Correspondance de Voltaire/1769/Lettre 7585

Correspondance : année 1769GarnierŒuvres complètes de Voltaire, tome 46 (p. 369-370).
7585. — À M. LE COMTE D’ARGENTAL.
7 juillet.

Rien n’est plus sûr, mon cher ange, que les lettres de Lyon ; vous pouvez d’ailleurs les adresser à M. La Vergne, banquier, ou à M. Scherer, aussi banquier, tantôt l’un, tantôt l’autre. Cela est inviolable et inviolé, et je vous en réponds sur ma vieille petite tête.

Permettez-moi de réfuter quelques petits paragraphes de votre exhortation du 29 de juin, en me soumettant à beaucoup de points. Les Sermons du Père Massillon sont un des plus agréables ouvrages que nous ayons dans notre langue. J’aime à me faire lire à table ; les anciens en usaient ainsi, et je suis très-ancien. Je suis d’ailleurs un adorateur très-zélé de la Divinité ; j’ai toujours été opposé à l’athéisme ; j’aime les livres qui exhortent a la vertu, depuis Confucius jusqu’à Massillon ; et sur cela on n’a rien à me dire qu’à m’imiter. Si tous les conseils des rois de l’Europe étaient assemblés pour me juger sur cet article, je leur tiendrais le même langage, et je leur conseillerais la lecture a dîner, parce qu’il en reste toujours quelque chose ; et qu’il ne reste rien du tout des propos frivoles qu’on tient dans ces repas, tant a Rome qu’à Paris.

Quant à l’Histoire dont vous me parlez, mon cher ange, il est impossible que j’en sois l’auteur ; elle ne peut être que d’un homme qui a fouillé deux ans de suite dans des archives poudreuses. J’ai écrit sur cette petite calomnie, qui est environ la trois centième, une lettre à M. Marin[1], pour être mise dans le Mercure, qui commence à prendre beaucoup de faveur. Je sais, à n’en pouvoir douter, que cet ouvrage n’a pas été imprimé à Genève, mais à Amsterdam, et qu’il a été envoyé de Paris. Je sais encore qu’on en fait deux éditions nouvelles avec additions et corrections, car je suis fort au fait de la librairie étrangère

Il est bon, mon cher ange, que l’on fasse imprimer, sans délai, jour et nuit, sans perdre un moment, ces Guèbres, sur lesquels je pense précisément comme vous.
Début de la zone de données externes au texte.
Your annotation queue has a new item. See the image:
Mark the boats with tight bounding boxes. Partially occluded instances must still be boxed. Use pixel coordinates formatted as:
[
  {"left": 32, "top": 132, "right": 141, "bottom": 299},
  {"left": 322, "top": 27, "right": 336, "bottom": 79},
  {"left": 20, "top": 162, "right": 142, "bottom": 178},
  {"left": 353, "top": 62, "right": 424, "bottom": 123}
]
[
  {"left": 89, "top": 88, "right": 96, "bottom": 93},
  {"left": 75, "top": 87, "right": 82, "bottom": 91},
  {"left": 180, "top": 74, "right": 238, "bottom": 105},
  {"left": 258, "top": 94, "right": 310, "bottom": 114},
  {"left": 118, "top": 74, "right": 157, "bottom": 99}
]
On me les a dédiés dans le pays étranger, et on me loue, dans l’épître, d’aimer passionnément la tolérance, et de respecter beaucoup la religion ; cela fait toujours plaisir.

On a fait deux nouvelles éditions du Siècle de Louis XIV et de Louis XV. On m’a envoyé d’Angleterre une belle médaille d’or de l’amiral Anson, en signe de reconnaissance du bien que j’ai dit de ce grand homme[2], avec la vérité dont je suis assez partisan.
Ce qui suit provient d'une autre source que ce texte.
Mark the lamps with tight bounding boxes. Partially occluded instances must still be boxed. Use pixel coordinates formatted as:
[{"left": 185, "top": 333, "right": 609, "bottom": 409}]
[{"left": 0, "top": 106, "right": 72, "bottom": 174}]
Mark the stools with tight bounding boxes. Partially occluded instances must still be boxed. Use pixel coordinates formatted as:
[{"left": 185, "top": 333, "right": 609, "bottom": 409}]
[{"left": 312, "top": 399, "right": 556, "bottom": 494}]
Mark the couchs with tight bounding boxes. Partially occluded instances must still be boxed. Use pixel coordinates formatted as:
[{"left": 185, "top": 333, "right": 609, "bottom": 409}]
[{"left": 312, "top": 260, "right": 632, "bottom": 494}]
On dit que nous allons voir une petite histoire de la guerre de Corse[3]. Je suis bien fâché que M. de Chauvelin n’ait pas été à la place de M. de Vaux. Vous ne saurez croire quelle considération le ministère de France a chez l’étranger, ou plutôt vous le savez mieux que moi. Faire un pape, gouverner Rome, prendre un royaume en vingt jours, ce ne sont pas là des bagatelles.

Tout languissant et tout mourant que je suis, je pourrais bien ajouter un chapitre[4] au Siècle de Louis XV.

Je prends la plume, mon cher ange, pour vous dire que j’ai su que vous cherchiez quelque argent. Je n’ai actuellement que dix mille francs dont je puisse disposer à Paris : les voilà. Agréez le denier de la veuve. Je suis très-affligé du dérangement de la santé de Mme d’Argental. Dites-moi de ses nouvelles, je vous en conjure.

N’admirez-vous pas comme j’écris lisiblement quand j’ai une bonne plume ?

À l’ombre de vos ailes, mes anges.

  1. C’est la lettre 7583.
  2. Voyez tome XV page 312.
  3. Je pense que Voltaire veut parler de l’ouvrage de Boswell, dont il parut deux traductions en 1769 : l’une intitulée Relation de l’île de Corse, un volume in-8° ; l’autre, État de la Corse, deux volumes in-12. (B.)
  4. Le chapitre xl (De la Corse) parut, pour la première fois, en 1769, dans l’édition in-4° du Précis du Siècle de Louis XV ; voyez tome XV, page 406.